Stored entries:
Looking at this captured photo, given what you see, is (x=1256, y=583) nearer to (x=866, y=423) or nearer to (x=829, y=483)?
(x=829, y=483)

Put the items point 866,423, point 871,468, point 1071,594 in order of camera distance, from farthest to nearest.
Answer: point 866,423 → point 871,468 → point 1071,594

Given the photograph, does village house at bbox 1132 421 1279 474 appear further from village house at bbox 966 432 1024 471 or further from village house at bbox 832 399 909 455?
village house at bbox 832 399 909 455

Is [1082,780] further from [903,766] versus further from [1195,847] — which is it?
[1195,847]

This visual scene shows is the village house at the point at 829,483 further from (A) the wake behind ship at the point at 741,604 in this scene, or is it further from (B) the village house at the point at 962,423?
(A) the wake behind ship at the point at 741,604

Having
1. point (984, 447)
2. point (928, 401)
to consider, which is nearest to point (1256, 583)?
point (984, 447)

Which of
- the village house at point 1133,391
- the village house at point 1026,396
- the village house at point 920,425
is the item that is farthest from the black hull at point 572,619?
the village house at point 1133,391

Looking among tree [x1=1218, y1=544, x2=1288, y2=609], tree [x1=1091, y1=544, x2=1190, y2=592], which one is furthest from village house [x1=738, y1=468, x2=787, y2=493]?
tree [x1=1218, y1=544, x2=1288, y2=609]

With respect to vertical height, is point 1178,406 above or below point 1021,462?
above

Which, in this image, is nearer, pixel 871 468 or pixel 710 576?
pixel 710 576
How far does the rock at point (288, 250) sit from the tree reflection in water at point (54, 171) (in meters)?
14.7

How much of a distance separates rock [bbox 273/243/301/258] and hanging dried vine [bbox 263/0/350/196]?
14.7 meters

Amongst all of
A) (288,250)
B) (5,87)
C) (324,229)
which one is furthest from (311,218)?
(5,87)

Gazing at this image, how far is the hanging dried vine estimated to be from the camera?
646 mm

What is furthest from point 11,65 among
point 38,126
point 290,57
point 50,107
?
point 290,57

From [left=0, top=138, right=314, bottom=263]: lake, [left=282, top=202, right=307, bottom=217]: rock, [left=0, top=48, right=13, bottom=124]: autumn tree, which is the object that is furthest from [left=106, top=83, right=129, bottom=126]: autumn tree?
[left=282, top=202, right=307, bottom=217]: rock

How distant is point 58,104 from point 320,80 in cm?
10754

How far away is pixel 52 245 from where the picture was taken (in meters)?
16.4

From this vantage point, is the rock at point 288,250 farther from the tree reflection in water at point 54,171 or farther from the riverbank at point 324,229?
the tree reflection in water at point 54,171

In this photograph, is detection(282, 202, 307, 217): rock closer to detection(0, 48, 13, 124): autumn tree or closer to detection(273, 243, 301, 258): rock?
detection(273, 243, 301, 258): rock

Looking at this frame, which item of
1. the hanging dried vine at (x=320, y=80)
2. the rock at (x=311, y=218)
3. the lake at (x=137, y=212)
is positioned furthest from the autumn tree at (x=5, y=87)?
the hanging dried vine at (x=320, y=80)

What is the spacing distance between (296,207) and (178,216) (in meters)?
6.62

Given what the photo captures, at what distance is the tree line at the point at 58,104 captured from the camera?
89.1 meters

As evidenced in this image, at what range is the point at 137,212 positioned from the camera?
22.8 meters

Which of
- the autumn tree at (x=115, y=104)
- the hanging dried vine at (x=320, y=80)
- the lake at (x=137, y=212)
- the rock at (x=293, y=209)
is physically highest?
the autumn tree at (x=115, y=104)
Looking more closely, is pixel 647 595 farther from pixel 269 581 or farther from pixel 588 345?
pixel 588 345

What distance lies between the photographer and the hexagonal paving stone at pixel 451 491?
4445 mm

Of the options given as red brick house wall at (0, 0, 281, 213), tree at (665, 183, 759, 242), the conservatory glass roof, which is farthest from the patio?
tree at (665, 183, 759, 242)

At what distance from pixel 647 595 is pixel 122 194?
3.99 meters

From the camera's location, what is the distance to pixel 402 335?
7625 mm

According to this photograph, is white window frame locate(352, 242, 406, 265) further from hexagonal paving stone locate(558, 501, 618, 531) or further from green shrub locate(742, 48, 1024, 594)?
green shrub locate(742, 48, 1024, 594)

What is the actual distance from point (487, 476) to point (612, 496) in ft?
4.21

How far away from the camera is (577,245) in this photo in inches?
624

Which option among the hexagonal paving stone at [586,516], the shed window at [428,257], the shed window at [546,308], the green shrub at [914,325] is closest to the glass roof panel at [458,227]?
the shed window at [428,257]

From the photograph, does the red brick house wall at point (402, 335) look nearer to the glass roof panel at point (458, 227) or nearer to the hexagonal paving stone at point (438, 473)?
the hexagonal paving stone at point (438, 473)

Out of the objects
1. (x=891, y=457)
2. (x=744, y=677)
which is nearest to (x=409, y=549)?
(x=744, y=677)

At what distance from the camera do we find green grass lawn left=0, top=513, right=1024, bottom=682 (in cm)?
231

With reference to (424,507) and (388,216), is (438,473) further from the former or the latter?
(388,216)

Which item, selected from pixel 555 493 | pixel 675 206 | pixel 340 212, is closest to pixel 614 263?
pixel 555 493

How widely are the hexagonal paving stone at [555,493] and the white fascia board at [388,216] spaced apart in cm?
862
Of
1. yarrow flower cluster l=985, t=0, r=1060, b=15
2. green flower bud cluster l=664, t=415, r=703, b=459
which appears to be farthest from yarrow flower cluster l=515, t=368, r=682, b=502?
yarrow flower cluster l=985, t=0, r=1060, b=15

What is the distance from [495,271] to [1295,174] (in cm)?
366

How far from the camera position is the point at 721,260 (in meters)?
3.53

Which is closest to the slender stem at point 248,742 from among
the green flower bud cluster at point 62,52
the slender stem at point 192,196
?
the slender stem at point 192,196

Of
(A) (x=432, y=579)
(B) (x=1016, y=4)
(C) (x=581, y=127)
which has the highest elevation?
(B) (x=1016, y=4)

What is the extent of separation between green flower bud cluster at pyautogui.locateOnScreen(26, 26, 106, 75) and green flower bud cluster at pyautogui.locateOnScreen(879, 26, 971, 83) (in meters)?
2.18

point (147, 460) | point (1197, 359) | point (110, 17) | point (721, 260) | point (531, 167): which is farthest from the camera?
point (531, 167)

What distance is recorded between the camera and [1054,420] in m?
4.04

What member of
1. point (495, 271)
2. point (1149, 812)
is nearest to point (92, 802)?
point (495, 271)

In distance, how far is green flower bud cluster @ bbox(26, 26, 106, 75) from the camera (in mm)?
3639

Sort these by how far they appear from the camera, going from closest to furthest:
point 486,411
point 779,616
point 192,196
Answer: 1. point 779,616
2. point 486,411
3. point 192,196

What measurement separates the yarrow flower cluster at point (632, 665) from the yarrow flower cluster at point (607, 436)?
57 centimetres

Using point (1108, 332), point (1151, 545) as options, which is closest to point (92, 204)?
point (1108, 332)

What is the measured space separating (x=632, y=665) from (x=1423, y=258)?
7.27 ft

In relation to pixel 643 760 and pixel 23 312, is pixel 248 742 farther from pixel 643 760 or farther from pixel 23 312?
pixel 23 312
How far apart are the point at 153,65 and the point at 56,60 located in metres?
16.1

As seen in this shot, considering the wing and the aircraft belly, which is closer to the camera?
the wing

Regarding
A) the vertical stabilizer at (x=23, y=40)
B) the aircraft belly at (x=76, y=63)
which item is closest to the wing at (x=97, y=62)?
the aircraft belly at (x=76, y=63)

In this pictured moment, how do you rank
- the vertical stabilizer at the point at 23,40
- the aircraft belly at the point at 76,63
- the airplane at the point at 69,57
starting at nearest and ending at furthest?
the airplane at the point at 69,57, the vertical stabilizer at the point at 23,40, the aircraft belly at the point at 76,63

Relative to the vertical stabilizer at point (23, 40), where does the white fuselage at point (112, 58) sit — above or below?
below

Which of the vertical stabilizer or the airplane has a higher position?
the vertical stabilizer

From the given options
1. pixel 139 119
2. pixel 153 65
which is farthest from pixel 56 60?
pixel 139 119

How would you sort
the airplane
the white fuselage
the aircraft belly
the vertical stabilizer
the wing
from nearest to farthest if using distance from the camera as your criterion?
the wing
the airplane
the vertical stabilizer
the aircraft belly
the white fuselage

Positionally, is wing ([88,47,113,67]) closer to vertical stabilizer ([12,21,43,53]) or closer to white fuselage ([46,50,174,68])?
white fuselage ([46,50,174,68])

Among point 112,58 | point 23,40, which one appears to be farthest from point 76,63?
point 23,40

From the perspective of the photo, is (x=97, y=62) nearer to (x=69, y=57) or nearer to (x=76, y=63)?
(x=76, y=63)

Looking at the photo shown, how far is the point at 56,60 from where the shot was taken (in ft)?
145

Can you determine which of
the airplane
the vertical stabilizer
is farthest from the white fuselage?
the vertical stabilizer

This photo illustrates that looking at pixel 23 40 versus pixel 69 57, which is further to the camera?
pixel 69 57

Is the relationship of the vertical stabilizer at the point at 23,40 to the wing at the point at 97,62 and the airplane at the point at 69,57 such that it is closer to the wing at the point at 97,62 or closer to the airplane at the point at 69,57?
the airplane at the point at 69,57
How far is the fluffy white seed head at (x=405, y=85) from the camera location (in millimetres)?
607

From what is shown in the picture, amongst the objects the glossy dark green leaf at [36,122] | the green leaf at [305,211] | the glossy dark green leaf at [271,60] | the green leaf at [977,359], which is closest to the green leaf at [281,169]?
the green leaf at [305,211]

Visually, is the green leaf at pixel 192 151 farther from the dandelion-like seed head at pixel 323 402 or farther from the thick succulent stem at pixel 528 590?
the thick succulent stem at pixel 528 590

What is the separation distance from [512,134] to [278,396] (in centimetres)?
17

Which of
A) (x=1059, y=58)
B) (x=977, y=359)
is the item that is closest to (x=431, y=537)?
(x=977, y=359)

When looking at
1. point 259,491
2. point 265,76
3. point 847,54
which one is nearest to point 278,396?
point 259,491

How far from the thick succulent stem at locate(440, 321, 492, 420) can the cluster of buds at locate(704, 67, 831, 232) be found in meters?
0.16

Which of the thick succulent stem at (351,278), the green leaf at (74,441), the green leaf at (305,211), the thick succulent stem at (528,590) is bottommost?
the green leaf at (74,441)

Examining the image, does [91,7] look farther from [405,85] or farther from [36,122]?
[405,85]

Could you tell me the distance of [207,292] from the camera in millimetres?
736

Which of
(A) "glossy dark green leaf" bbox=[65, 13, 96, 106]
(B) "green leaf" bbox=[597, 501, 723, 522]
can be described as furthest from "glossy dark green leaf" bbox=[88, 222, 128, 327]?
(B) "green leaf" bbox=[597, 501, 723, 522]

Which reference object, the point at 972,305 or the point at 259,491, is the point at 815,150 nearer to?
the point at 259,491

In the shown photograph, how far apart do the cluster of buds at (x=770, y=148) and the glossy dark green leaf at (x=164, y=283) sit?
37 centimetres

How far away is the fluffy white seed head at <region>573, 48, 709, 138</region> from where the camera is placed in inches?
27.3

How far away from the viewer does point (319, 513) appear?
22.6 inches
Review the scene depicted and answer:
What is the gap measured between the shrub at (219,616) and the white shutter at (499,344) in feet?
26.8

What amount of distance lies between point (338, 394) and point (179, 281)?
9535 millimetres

Your goal |
Restate word for word the lines from the one holding "Which reference object, the" to the end of the listing, both ends included, and nothing more.

Final answer |
Which reference object, the point at 972,305 or the point at 259,491, is the point at 815,150 nearer to?
the point at 259,491

In the shown photograph, how far apart do the cluster of buds at (x=770, y=148) and the glossy dark green leaf at (x=164, y=283) sit?
37 centimetres

How far away is the fluffy white seed head at <region>573, 48, 709, 138</region> from where the camera is placed in inches?
27.3

How far away from the viewer does point (319, 513) appear?
22.6 inches
Review the scene depicted and answer:
What is the gap measured between the shrub at (219,616) and the white shutter at (499,344) in feet?
26.8

What amount of distance lies between point (338, 394) and point (179, 281)?
9535 millimetres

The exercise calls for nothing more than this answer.